§ **Action item**
Copy each of the records below word for word, leaving out the pictures and keeping only the text that goes with each one.

Segment Open

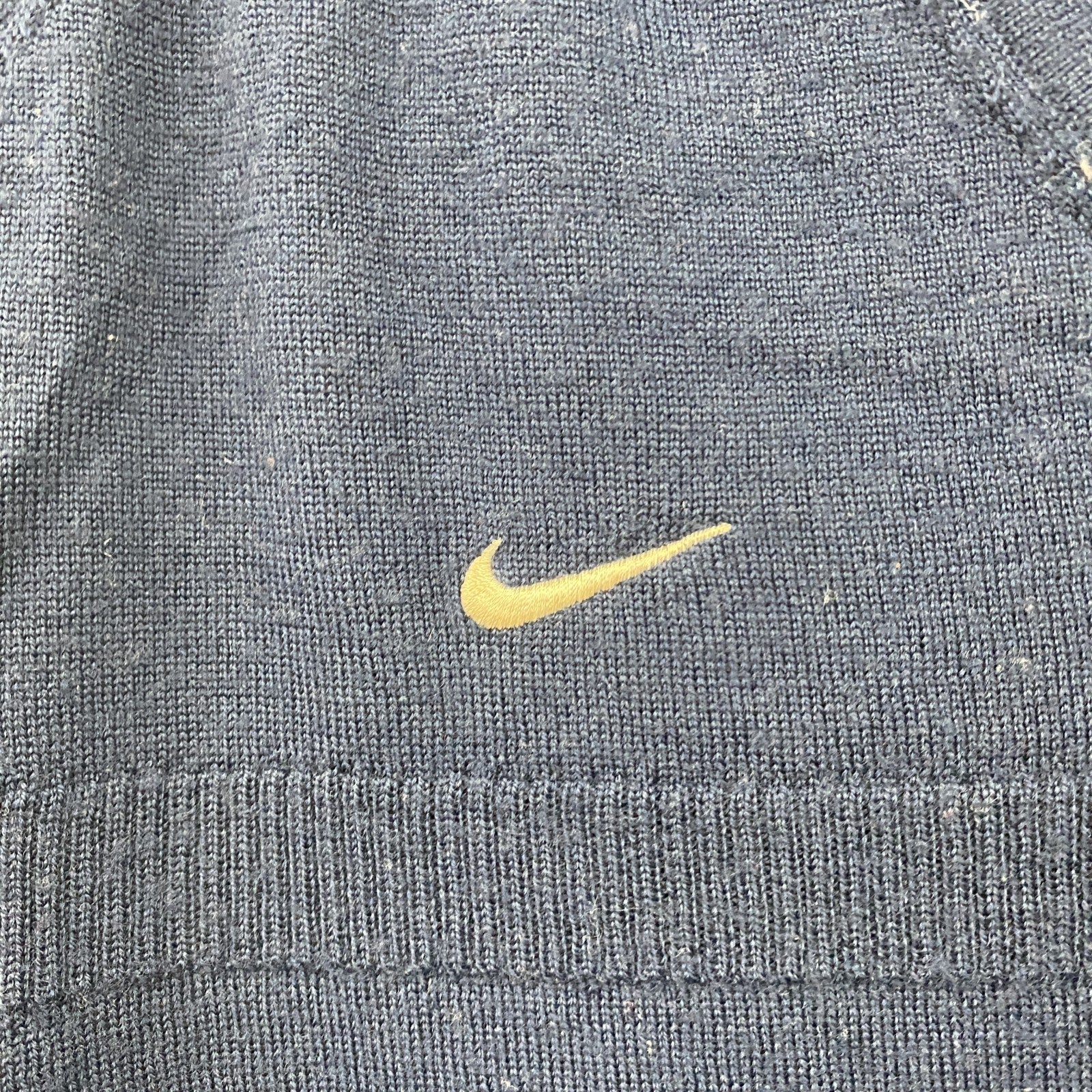 NIKE　ナイキ　ウールニットベスト　紺　ネイビー　2XLサイズ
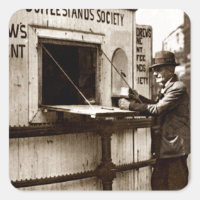 Depression Era One Penny Coffee Stand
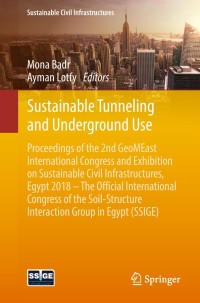 Cover image: Sustainable Tunneling and Underground Use 9783030018832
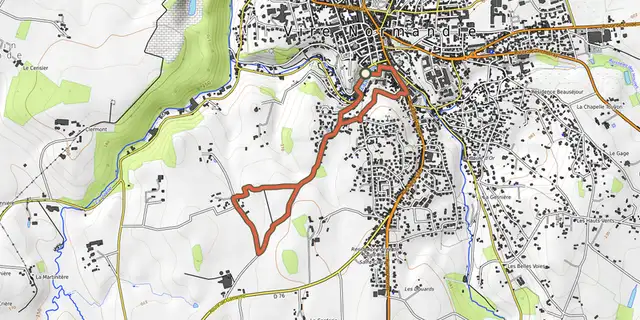 Tracé de Le chemin des Etalards sur la carte OpenTopoMap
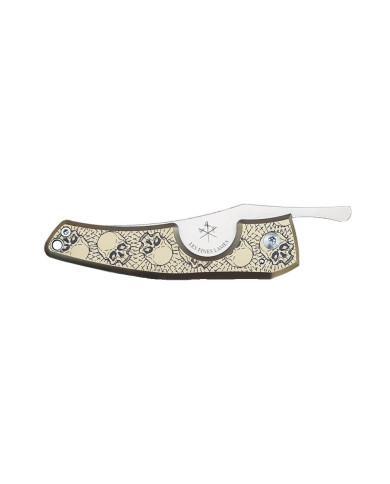 Couteau Coupe-cigare LE PETIT Laiton Skulls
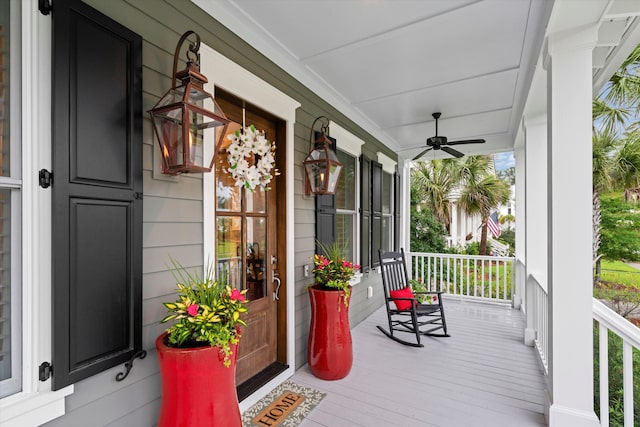 3739 Goodwater St, Mount Pleasant, SC 29466 - porch featuring ceiling fan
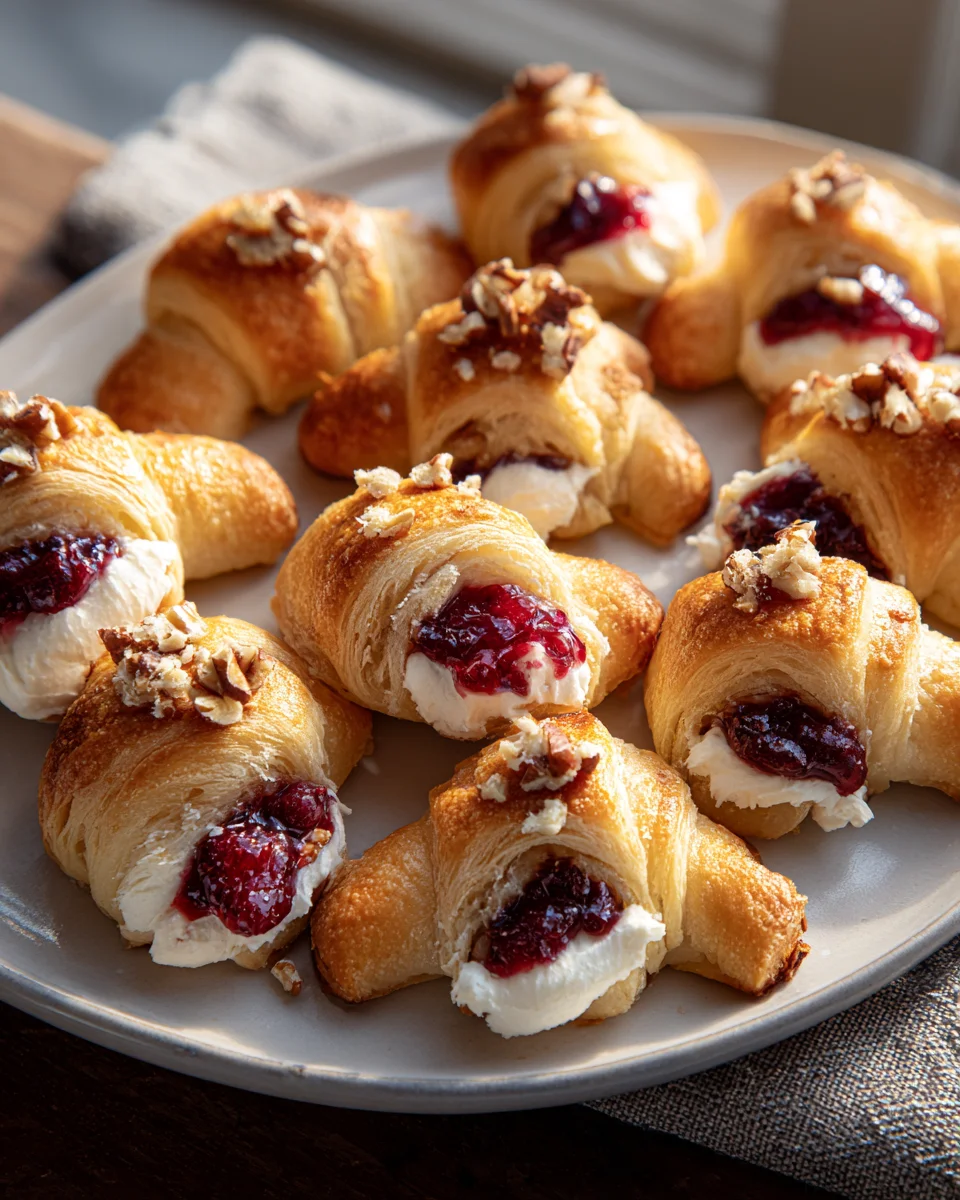 Cranberry Cream Cheese Crescent Bites: Leckere Häppchen genießen!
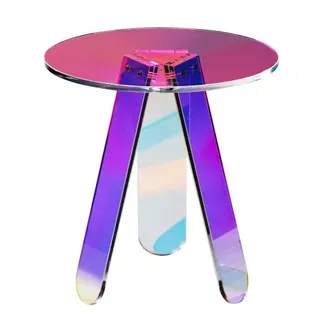 VEVOR Acryl-Beistelltisch φ45 x 48 cm, Bunter Acryl-Beistelltisch Bartisch Leicht zu Reinigen, Acryl-Couchtish für Kaffee, Getränke, Essen, Snacks, Couchtisch für Wohnzimmer, Schlafzimmer usw. VEVOR Acryl-Beistelltisch φ45 x 48 cm, Bunter Acryl-Beistelltisch Bartisch Leicht zu Reinigen, Acryl-Couchtish für Kaffee, Getränke, Essen, Snacks, Couchtisch für Wohnzimmer, Schlafzimmer usw.
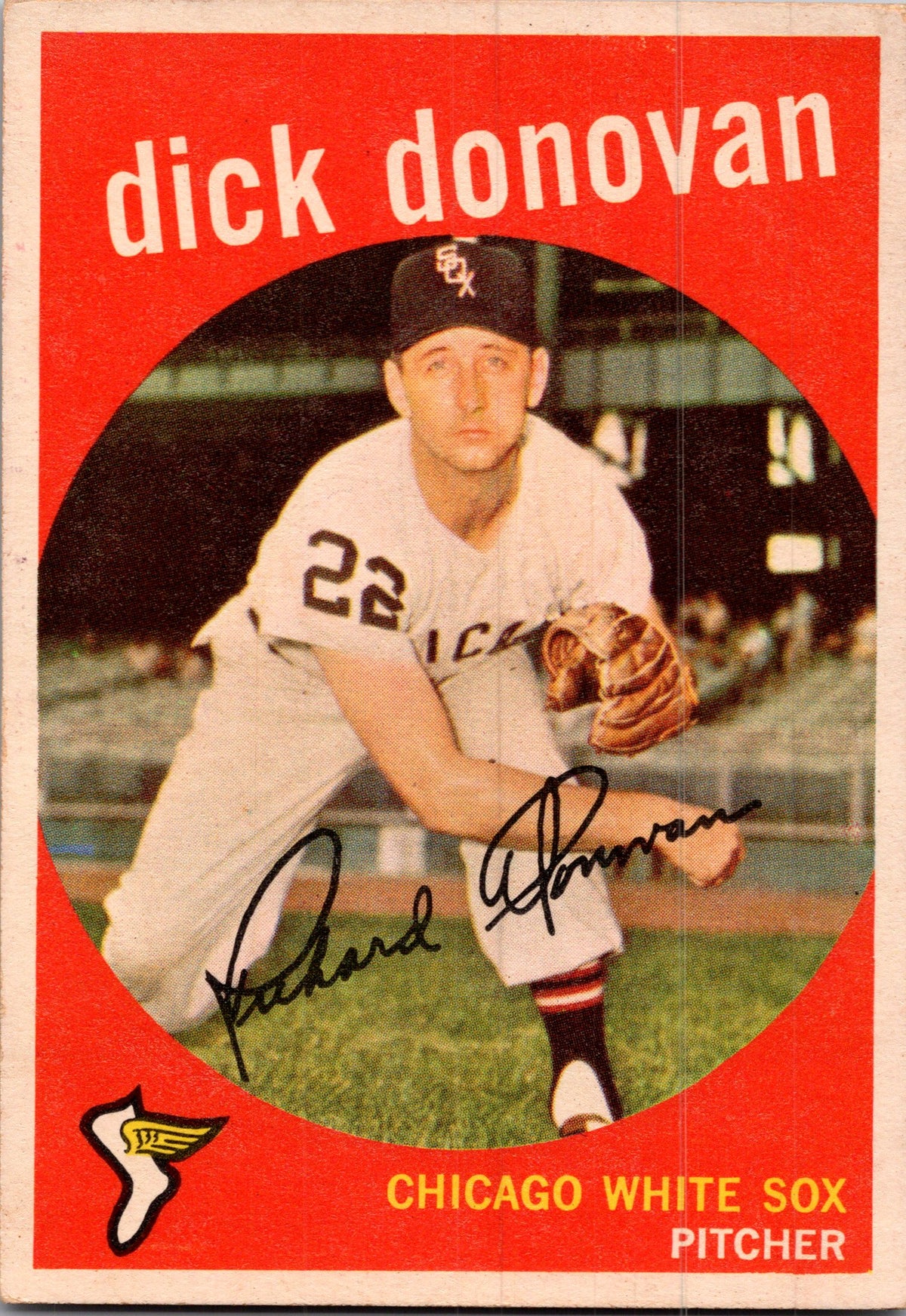 1959 Topps #5 Dick Donovan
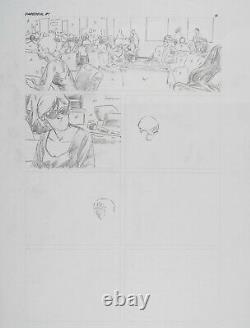 Original Comic Art Page Daredevil by Michael Lark signed Originalseite
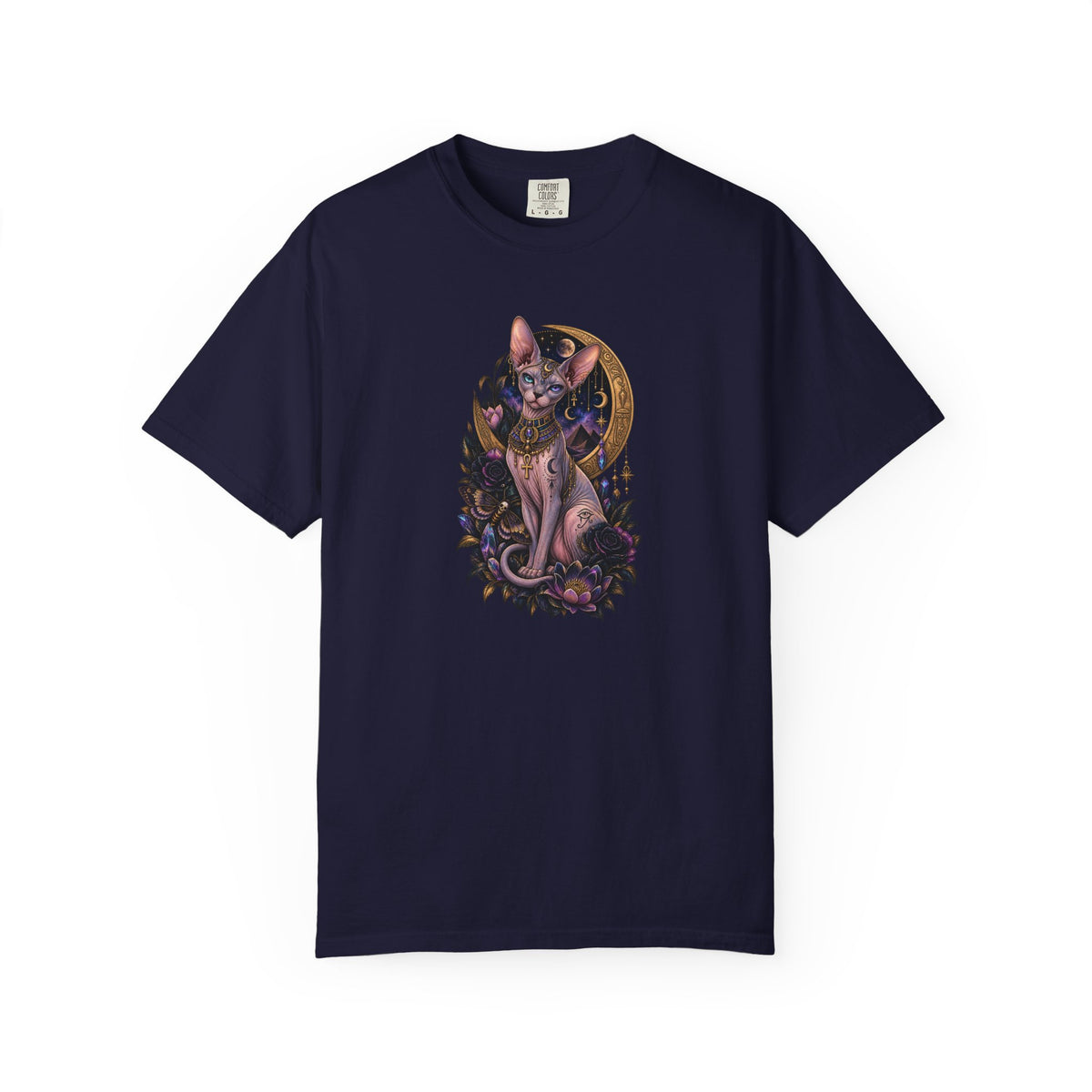Egyptian Sphynx Moon cat Graphic T-Shirt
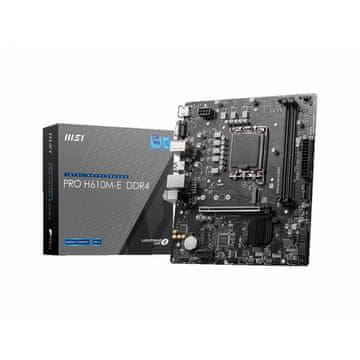 MSI Matična plošča MSI PRO H610M-E DDR4
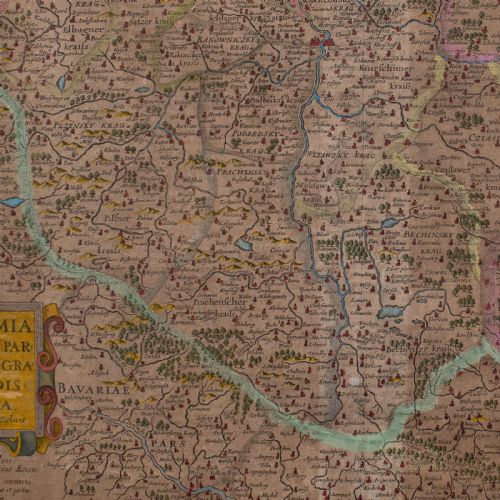 ANTIQUE MAP OF BOHEMIA DUTCH FRAMED CARTOGRAPHY JOHANNES JANSSONIUS C1630 - ADDITIONAL PHOTO 7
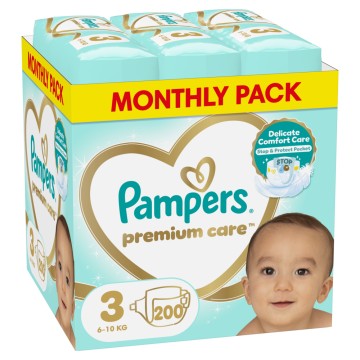 Pampers Premium Monthly Care No3 (6-10kg) 200τμχ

Segment Closed

§ **Task result**
 NIKE　ナイキ　ウールニットベスト　紺　ネイビー　2XLサイズ
 Depression Era One Penny Coffee Stand
 Cover image: Sustainable Tunneling and Underground Use 9783030018832
 Tracé de Le chemin des Etalards sur la carte OpenTopoMap
 Couteau Coupe-cigare LE PETIT Laiton Skulls
 3739 Goodwater St, Mount Pleasant, SC 29466 - porch featuring ceiling fan
 Cranberry Cream Cheese Crescent Bites: Leckere Häppchen genießen!
 VEVOR Acryl-Beistelltisch φ45 x 48 cm, Bunter Acryl-Beistelltisch Bartisch Leicht zu Reinigen, Acryl-Couchtish für Kaffee, Getränke, Essen, Snacks, Couchtisch für Wohnzimmer, Schlafzimmer usw. VEVOR Acryl-Beistelltisch φ45 x 48 cm, Bunter Acryl-Beistelltisch Bartisch Leicht zu Reinigen, Acryl-Couchtish für Kaffee, Getränke, Essen, Snacks, Couchtisch für Wohnzimmer, Schlafzimmer usw.
 1959 Topps #5 Dick Donovan
 Original Comic Art Page Daredevil by Michael Lark signed Originalseite
Egyptian Sphynx Moon cat Graphic T-Shirt
 MSI Matična plošča MSI PRO H610M-E DDR4
 ANTIQUE MAP OF BOHEMIA DUTCH FRAMED CARTOGRAPHY JOHANNES JANSSONIUS C1630 - ADDITIONAL PHOTO 7
 Pampers Premium Monthly Care No3 (6-10kg) 200τμχ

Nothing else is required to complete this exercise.